Au Liban, même vaincu, le Brésil déchaîne les passions

"On est tous ici Brésilien, on aime tous le Brésil à mort quoi qu'il arrive, même s'il ne fait que perdre", lâche amèrement Ali 24 ans, après l'élimination de la sélection sud-américaine du Mondial-2018.

Des enfants libanais jouant au foot dans une rue décorée de drapeaux brésiliens, le 6 juillet 2018 dans un quartier de la banlieue-Sud de Beyrouth. Photo AFP / ANWAR AMRO

Les drapeaux du Brésil sont omniprésents, on tire des coups de feu, mais ce n'est pas une favela de Rio: dans la banlieue pauvre de la capitale libanaise Beyrouth, malgré les revers, la "Seleçao" déchaîne les passions, et fait oublier la misère du quotidien.

"On est tous ici Brésilien, on aime tous le Brésil à mort quoi qu'il arrive, même s'il ne fait que perdre", lâche amèrement Ali 24 ans, après l'élimination de la sélection sud-américaine du Mondial-2018, à l'issue du quart de finale face à la Belgique (2-1), qu'il a suivi dans la banlieue sud chiite de Beyrouth.

Ici, malgré les désenchantements qui s'accumulent depuis le dernier sacre planétaire en 2002, on ne jure toujours que par les légendes Ronaldo, Pelé, Roberto Carlos et, désormais, Neymar. Les façades des maisons sont décorées de drapeaux brésiliens, et des affiches à taille humaine représentant les joueurs de la Seleçao occupent les devantures des magasins.

> _Exercice proposé 1_
Relevez toutes les lignes des enregistrements qui contiennent le mot "water", en respectant la casse.

> _Données disponibles_
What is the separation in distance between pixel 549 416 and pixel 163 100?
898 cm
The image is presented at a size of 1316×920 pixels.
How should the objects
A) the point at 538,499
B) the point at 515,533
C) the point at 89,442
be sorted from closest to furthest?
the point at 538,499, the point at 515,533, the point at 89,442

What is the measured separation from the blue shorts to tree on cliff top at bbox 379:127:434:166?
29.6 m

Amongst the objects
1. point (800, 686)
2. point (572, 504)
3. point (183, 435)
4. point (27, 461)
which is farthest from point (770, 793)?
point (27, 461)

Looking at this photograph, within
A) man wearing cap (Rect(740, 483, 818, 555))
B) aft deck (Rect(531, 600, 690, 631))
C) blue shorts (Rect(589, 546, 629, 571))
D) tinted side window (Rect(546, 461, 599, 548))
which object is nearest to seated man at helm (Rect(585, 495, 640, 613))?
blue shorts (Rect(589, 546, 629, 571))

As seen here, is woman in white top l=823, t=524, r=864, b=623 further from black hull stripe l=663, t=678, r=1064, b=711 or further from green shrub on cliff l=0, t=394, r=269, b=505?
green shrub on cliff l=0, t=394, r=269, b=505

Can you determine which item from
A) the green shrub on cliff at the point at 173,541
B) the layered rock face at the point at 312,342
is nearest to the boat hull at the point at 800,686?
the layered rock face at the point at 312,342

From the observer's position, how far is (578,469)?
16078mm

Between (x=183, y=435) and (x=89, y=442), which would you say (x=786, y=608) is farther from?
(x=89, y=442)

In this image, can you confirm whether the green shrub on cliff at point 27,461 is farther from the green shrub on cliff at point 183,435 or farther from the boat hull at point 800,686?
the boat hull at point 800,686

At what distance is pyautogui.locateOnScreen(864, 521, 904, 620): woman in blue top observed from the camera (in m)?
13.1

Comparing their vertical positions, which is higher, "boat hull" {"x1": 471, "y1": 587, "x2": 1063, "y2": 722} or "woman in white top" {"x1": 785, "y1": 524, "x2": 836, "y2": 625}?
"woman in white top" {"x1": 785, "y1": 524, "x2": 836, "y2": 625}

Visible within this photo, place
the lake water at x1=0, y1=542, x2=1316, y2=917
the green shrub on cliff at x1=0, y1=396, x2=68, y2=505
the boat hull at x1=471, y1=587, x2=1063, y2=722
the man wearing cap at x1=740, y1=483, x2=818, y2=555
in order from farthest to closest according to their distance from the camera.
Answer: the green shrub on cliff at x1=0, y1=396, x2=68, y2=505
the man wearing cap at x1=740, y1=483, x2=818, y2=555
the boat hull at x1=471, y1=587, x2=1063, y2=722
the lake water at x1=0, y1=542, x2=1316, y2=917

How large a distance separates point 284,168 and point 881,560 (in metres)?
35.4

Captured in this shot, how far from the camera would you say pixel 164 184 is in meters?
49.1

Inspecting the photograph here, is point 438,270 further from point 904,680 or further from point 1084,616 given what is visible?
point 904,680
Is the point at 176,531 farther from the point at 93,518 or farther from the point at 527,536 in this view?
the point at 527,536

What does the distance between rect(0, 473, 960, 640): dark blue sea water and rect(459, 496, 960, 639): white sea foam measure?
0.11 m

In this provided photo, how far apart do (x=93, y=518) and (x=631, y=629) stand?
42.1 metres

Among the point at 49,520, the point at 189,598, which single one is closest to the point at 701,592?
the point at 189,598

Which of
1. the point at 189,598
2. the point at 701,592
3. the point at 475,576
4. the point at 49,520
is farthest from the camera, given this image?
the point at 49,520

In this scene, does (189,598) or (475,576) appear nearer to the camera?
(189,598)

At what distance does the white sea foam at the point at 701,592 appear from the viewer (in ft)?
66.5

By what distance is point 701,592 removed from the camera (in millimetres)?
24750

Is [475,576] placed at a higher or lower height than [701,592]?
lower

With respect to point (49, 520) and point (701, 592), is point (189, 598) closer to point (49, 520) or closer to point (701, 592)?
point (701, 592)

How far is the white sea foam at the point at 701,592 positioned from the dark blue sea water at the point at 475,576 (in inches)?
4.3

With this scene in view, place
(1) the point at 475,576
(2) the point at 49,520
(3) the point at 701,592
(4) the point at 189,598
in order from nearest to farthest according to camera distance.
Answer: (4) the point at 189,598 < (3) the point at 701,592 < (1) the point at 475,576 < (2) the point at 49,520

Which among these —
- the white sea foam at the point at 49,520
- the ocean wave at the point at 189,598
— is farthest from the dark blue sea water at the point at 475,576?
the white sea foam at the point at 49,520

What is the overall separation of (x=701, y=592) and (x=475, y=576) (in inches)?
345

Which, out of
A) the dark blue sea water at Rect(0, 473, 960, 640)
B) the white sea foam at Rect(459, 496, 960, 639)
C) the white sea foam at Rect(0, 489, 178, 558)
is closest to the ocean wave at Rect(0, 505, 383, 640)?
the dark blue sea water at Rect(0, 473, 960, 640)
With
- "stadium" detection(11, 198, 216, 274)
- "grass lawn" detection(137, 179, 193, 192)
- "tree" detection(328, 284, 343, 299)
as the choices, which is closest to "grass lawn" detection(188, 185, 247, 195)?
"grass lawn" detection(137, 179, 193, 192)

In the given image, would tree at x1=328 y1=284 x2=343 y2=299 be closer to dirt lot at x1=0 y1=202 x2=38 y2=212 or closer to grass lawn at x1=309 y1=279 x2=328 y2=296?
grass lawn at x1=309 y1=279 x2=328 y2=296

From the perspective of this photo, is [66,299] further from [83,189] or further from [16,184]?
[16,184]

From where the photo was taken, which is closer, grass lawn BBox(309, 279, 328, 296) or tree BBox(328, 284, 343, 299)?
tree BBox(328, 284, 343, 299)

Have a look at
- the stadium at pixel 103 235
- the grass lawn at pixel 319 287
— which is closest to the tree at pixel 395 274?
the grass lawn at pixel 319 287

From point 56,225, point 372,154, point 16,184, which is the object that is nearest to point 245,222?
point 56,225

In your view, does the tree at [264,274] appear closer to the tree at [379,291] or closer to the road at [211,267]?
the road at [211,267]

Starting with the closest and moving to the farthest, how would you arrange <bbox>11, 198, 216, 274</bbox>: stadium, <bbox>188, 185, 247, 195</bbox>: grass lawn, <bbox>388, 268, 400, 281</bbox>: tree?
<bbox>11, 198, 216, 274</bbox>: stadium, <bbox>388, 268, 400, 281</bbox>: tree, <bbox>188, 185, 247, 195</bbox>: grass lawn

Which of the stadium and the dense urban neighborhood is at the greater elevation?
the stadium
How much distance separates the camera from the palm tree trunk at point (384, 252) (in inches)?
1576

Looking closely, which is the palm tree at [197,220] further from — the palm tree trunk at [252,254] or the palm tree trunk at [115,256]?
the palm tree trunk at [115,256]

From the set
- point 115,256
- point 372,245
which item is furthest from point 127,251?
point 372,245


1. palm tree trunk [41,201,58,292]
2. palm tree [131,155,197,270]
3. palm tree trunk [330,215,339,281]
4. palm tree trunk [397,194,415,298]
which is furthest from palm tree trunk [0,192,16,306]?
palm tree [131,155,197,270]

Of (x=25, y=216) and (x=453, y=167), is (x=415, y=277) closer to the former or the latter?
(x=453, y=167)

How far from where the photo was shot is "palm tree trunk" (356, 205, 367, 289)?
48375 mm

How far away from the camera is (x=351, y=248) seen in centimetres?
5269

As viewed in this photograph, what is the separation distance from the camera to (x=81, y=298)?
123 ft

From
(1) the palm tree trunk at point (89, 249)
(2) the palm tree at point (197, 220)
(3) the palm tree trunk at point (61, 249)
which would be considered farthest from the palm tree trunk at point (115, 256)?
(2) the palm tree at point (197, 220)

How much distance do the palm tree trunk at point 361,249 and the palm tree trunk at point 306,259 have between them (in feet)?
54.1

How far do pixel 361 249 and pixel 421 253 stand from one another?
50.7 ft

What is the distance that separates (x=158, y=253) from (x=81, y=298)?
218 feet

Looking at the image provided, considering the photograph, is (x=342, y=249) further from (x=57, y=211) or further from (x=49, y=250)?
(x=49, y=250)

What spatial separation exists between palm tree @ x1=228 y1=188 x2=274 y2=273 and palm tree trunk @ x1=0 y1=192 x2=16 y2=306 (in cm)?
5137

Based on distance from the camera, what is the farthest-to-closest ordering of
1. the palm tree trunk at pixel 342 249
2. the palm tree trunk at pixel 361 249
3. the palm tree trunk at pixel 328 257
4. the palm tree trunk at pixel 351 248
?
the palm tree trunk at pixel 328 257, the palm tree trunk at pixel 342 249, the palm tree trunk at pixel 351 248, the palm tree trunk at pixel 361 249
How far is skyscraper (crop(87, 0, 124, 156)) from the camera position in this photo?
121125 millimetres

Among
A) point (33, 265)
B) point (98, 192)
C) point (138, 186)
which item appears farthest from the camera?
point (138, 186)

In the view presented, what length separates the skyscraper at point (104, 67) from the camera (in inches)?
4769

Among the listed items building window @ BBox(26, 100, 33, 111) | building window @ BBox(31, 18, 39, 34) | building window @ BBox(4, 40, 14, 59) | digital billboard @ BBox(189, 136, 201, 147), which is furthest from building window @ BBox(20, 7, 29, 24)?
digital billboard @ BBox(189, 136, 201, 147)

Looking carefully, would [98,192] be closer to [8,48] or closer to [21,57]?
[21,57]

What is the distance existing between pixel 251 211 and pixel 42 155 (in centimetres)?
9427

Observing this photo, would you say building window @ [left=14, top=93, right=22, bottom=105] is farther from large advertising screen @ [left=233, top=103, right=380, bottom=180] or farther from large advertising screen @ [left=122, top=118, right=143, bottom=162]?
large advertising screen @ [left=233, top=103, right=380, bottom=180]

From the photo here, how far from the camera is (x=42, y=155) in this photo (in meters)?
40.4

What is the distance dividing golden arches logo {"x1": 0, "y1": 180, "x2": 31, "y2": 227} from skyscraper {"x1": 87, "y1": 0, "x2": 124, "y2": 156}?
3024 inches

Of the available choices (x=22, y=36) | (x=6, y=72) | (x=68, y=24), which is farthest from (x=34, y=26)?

> _Exercice proposé 2_
Quels joueurs le texte cite-t-il comme légendes de la sélection brésilienne ?

> _Résultat obtenu 1_
the lake water at x1=0, y1=542, x2=1316, y2=917
the lake water at x1=0, y1=542, x2=1316, y2=917
What does the distance between rect(0, 473, 960, 640): dark blue sea water and rect(459, 496, 960, 639): white sea foam measure?
How far is the white sea foam at the point at 701,592 positioned from the dark blue sea water at the point at 475,576 (in inches)?
— is farthest from the dark blue sea water at the point at 475,576?
A) the dark blue sea water at Rect(0, 473, 960, 640)
the dark blue sea water at Rect(0, 473, 960, 640)

> _Résultat obtenu 2_
Ronaldo, Pelé, Roberto Carlos, Neymar